The mistreatment of resistance fighters’ bodies in Baghlan is not an isolated act of cruelty. It is a political signal. When regimes begin to desecrate the dead, they are no longer communicating strength to their opponents. They are broadcasting fear to their own ranks. History is unambiguous on this point. States confident in their authority do not need symbolic violence. They rely on institutions, law, and legitimacy. The Taliban rely on intimidation because they increasingly lack all three.
Since seizing power, the Taliban have framed themselves as the guarantors of stability after decades of war. Yet the resurgence of armed resistance and the growing frequency of targeted attacks against their personnel reveal a regime under strain. In such environments, violence against bodies becomes a substitute for control over territory and minds. The act is not meant to punish the dead. It is meant to terrify the living, to deter future resistance through spectacle rather than governance.
This shift toward psychological terror reflects an erosion of internal confidence. A movement secure in its authority does not fear martyrs. It absorbs losses, enforces discipline, and maintains order through predictable systems. The Taliban, by contrast, appear increasingly reactive. Their brutality is not strategic. It is impulsive, signaling a leadership struggling to contain dissent while projecting an image of dominance it can no longer sustain through governance alone.
The political cost of such behavior is severe. Public mutilation and humiliation of opponents radicalize grievances rather than extinguish them. Communities interpret these acts not as justice but as proof that the regime lacks moral restraint. Far from suppressing resistance, brutality legitimizes it. It transforms insurgents into symbols and converts local resentment into a broader narrative of oppression. Every such act widens the pool of those willing to resist, not out of ideology, but out of outrage.

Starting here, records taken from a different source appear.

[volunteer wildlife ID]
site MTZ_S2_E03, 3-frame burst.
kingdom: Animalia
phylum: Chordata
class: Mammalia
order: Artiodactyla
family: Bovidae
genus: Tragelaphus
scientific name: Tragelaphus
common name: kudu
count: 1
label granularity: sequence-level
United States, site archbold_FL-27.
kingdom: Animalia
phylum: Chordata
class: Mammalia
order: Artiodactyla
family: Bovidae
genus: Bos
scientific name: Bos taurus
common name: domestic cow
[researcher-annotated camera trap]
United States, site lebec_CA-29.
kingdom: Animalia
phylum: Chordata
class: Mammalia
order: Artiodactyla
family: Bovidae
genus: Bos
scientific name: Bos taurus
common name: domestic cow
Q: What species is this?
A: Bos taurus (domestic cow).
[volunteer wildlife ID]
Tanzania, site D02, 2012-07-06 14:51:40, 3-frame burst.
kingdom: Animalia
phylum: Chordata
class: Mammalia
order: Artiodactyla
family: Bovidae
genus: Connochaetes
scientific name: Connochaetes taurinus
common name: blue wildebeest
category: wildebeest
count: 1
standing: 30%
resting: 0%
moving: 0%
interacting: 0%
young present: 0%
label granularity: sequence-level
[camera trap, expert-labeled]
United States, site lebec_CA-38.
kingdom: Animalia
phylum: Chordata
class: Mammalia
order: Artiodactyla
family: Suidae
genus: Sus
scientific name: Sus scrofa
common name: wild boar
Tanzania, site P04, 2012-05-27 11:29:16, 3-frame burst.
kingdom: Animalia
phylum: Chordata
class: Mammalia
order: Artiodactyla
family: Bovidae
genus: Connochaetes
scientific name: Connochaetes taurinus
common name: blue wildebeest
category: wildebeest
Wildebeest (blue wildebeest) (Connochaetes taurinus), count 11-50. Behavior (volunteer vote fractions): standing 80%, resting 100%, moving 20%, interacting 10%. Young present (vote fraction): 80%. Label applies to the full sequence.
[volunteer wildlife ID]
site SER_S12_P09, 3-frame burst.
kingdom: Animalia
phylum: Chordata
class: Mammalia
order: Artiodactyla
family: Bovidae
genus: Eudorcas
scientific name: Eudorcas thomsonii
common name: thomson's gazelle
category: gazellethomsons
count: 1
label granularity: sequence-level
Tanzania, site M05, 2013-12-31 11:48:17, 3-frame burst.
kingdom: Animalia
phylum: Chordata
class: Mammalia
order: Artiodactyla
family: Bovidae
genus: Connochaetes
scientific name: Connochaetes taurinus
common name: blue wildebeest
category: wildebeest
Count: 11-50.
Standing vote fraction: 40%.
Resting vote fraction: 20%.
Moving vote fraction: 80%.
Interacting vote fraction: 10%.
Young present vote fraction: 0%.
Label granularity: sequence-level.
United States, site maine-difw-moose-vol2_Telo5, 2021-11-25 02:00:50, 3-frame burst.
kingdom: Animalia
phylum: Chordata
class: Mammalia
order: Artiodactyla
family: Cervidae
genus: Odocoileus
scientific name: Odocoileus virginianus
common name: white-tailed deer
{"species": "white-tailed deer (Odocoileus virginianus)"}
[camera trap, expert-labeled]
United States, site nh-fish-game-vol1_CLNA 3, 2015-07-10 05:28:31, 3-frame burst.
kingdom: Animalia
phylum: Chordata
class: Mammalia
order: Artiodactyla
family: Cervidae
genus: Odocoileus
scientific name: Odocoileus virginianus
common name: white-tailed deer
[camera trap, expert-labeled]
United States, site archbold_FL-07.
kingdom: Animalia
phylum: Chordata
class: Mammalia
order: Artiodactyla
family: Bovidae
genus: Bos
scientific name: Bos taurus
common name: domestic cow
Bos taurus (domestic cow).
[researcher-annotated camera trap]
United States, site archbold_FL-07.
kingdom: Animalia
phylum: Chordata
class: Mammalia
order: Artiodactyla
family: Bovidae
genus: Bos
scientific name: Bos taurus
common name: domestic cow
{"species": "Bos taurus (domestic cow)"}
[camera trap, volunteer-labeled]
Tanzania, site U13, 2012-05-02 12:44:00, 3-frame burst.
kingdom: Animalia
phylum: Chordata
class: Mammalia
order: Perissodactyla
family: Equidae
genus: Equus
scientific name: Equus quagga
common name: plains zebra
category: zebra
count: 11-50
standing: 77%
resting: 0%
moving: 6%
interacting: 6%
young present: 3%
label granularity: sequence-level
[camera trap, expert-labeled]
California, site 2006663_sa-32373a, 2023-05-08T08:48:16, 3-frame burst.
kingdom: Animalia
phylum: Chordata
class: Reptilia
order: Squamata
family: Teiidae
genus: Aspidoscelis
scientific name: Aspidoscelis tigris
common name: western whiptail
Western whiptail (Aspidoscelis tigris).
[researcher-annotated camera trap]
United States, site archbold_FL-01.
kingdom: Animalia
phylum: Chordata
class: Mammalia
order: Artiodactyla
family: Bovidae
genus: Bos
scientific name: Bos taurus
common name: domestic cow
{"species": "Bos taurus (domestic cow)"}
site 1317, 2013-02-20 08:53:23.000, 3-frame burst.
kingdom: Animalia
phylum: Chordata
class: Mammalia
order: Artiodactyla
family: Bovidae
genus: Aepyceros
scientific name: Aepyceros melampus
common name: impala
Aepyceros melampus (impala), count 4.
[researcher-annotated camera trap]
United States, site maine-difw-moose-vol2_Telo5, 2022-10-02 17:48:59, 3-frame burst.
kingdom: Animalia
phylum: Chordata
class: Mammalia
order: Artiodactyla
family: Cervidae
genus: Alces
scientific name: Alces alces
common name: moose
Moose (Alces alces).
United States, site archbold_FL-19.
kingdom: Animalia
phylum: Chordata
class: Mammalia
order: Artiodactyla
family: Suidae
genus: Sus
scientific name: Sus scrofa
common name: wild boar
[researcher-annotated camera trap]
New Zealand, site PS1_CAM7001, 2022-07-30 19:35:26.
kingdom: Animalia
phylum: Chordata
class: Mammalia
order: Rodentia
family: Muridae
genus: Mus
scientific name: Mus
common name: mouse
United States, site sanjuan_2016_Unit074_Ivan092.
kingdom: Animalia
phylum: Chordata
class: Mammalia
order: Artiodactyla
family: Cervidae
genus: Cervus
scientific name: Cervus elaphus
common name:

More dangerously, fear-driven rule corrodes the Taliban from within. Fighters ordered to participate in or witness such acts internalize a culture of dehumanization that weakens discipline and cohesion. Loyalty built on terror is unstable. When momentum shifts, it evaporates quickly. Regimes that govern through fear often discover that their forces are obedient only while victory appears certain.
The Taliban’s resort to symbolic violence exposes the limits of their power. It suggests that their control rests not on consent or effective administration but on the constant application of coercion. This is not governance. It is survival. And survival politics has a predictable trajectory. As brutality increases, legitimacy declines. As legitimacy declines, resistance expands. The cycle feeds itself.
In this sense, the treatment of resistance fighters’ remains is not merely a human rights violation. It is a strategic confession. It reveals a regime that senses the ground shifting beneath it and responds not with reform or inclusion, but with fear. History suggests that such regimes do not stabilize. They harden, fracture, and eventually collapse under the weight of the very terror they unleash.